Aminata Touré - „Weshalb ich Linnemanns ganzes Interview noch schlimmer finde“

Geht es Carsten Linnemann (CDU) wirklich um bessere Deutschkenntnisse von Kindern? Die künftige Vize-Landtagspräsidentin Schleswig-Holsteins, Aminata Touré (Grüne), ist selbst in einer Flüchtlingsunterkunft groß geworden und hat daran Zweifel. Eine Erwiderung

Was soll es bringen, Kinder aus der Grundschule fernzuhalten? / picture alliance
Anzeige

Autoreninfo

Aminata Touré (Grüne) ist seit 2017 im schleswig-holsteinischen Landtag für ihre Fraktion Sprecherin für Flüchtlings-, Frauen- und Gleichstellungs-, Kinder- und Jugend-, sowie Queerpolitik.

So erreichen Sie Aminata Touré:

Anzeige

Carsten Linnemann bezog im Cicero mit einem Gastbeitrag Stellung zu seinen Äußerungen und den darauf folgenden medialen und politischen Reaktionen. Die Grünen-Landtagsabgeordnete und künftige Vizepräsidentin des Landtages in Schleswig Holstein, Aminata Touré, antwortet ihm:

Als ich den Tweet der Deutschen Presseagentur (dpa) mit dem Titel „CDU-Politiker: Grundschulverbot für Kinder, die kein Deutsch können“ gesehen hatte, merkte ich, wie ich entsetzt über diese Aussage war. Ich las die dpa-Meldung und suchte dann das Originalinterview in der Rheinischen Post. Ich bin nicht erst seit gestern im politischen Betrieb und auch Zeitung lese ich schon länger. Deshalb war ich mir im Klaren darüber, dass die Titelzeile eine mögliche Zuspitzung sein könnte. Aber was ich dann im Interview las, fand ich noch fataler.
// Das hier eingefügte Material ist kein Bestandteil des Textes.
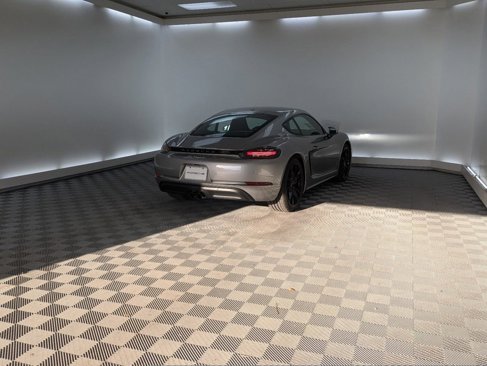 New 2025 Porsche 718 Cayman image 6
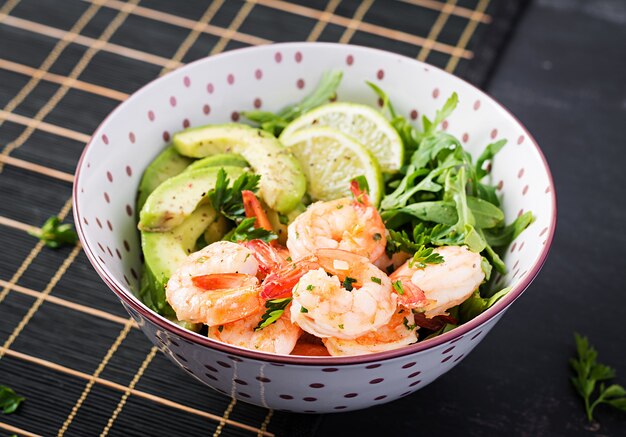 Salade de crevettes. Salade de crevettes, roquette, tranche d'avocat, gros plan. Notion saine.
Ich traute meinen Augen nicht, als ich erstens las, dass Carsten Linnemann der Meinung ist, dass es immer mehr „Parallelgesellschaften“ gebe und er gleichzeitig vorschlägt, Kinder von der Grundschule fernzuhalten – als letzte Konsequenz, wenn sie der Sprache nicht mächtig sind. Wie passt die Forderung „Kinder aus Schulen fern halten“ mit dem Vorwurf „Parallelgesellschaften“ zusammen? Zum Ende des Interviews wurde ich aber noch entsetzter, als ich las, dass er diesen Vorschlag machte, aufgrund der furchtbaren Morde in Frankfurt und Stuttgart, die uns alle betroffen und fassungslos machen. Die CDU/CSU würde sich dadurch integrationspolitisch profilieren, denn die Menschen erwarteten dies, so seine Meinung.
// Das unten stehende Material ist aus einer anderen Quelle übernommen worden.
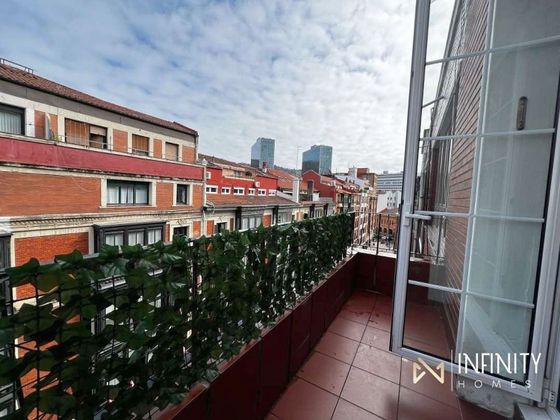 Foto 2 de Pis en lloguer a Barrio de Abando de 2 habitacions amb terrassa i jardí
Eine schräge Herangehensweise

Ich habe mich gefragt: „Was soll diese Vermengung?“ und ich dachte außerdem: „Krasser Bogen, den er da spannt und es ergibt überhaupt keinen Sinn.“ Ich finde es deshalb noch viel schlimmer, dass ein Politiker, der so viel Verantwortung trägt, immerhin ist Carsten Linnemann der stellvertretende Fraktionsvorsitzende der CDU/CSU-Bundestagsfraktion, so fatale Analysen und Lösungsvorschläge an den Tag legt.
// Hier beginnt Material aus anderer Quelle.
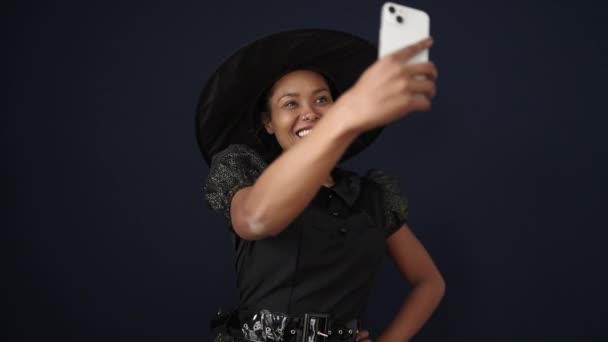 Afrikaans Amerikaanse Vrouw Dragen Heks Kostuum Maken Selfie Door Smartphone — Stockvideo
Soweit es mir bekannt ist, bringt es nichts, Kinder aus der Schule rauszuhalten, weil ein anderer Mensch eine Straftat begangen hat. Oder andersherum: Wer Straftaten verhindern will, muss Kinder aus dem Bildungssystem fernhalten? Was ist das für eine bildungs- sowie innenpolitische schräge Herangehensweise? Die Frage bleibt also, warum zur Hölle die Vermengung dieser Themen?

Was Carsten Linnemann eigentlich sagen will

Denn es ist im Kern eine hochproblematische Vermengung, denn sie vermuten lässt, dass Linnemann davon ausgeht, dass es die Herkunft ist, die problematisch ist. Er verallgemeinert und schlägt aufgrund von schrecklichen Taten von Personen mit Fluchthintergrund, Maßnahmen vor, die sich aber wiederum auf Menschen mit Migrationshintergrund beziehen.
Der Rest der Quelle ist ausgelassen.